Imaginez des matériaux de construction pour des machines, ou autres objets, capables de s'auto-réparer en cas de dommages. Imaginez plus précisément, par exemple, des matériaux capables de réparer leurs altérations sous formes de petites fissures suite à un choc. Science-fiction ? Pas vraiment d'après les travaux des chimistes de l'Université de l'Illinois à Urbana-Champaign.
Jeffrey Moore et ses collaborateurs s'étaient déjà fait un nom en 2001 en créant des plastiques auto-réparateurs. L'idée était d'inclure des micro-capsules dans le plastique qui, sous l'action d'un choc ou d'une contrainte altérant ce dernier, libéraient un liquide se répandant dans les micro-fissurations par capillarité. En se solidifiant par polymérisation au contact d'un catalyseur, celui-ci réparait donc les dégâts subis dans une large mesure.
Crédit : Jeffrey Moore.
Les recherches pour améliorer cette technique ont conduit à une nouvelle façon de produire des réactions chimiques, comme il est indiqué dans l'article publié dans Nature.

Données fournies:

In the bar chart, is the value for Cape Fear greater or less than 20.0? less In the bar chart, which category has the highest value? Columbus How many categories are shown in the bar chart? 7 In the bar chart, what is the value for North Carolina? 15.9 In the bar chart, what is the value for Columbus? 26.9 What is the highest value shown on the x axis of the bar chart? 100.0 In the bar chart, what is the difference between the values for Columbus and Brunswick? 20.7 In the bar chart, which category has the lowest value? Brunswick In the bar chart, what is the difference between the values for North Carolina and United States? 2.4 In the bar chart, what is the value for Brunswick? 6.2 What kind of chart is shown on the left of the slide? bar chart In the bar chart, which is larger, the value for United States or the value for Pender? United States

Consigne détaillée: Rédigez la suite du texte sur les matériaux auto-réparateurs, en commençant juste après sa dernière phrase.

Réponse attendue:
Normalement, un bon moyen d'activer des réactions chimiques consiste à augmenter la température ou à utiliser un faisceau lumineux. Ici, c'est par des contraintes mécaniques que les réactions sont provoquées. L'idée est de prendre de longues chaînes de polymères mais possédant en leur milieu un groupe chimique en forme d'anneau avec seulement 4 atomes de carbone. On appelle ça un mécanophore, et c'est une configuration assez instable où l'anneau ne demande qu'à s'ouvrir.
L'étape suivante a consisté à plonger ces polymères dans un solvant organique et à soumettre le tout à des ultrasons. Il se produit alors une série de zones de compressions et d'expansions dans la solution en raison de la formation de bulles de cavitation. Ce processus soumet donc bien les polymères à des contraintes mécaniques. Comme prévu, l'anneau carboné s'ouvre, et il se produit des réactions chimiques, notamment entre les différents polymères.
Ce qui est intéressant c'est que, outre d'activer des réactions d'une façon différente, un contrôle sur le type de réaction désiré devient possible comme les résultats des expériences l'ont montré. Bien plus, certaines réactions impossibles auparavant le deviennent !
Quel rapport avec les matériaux auto-réparateurs ?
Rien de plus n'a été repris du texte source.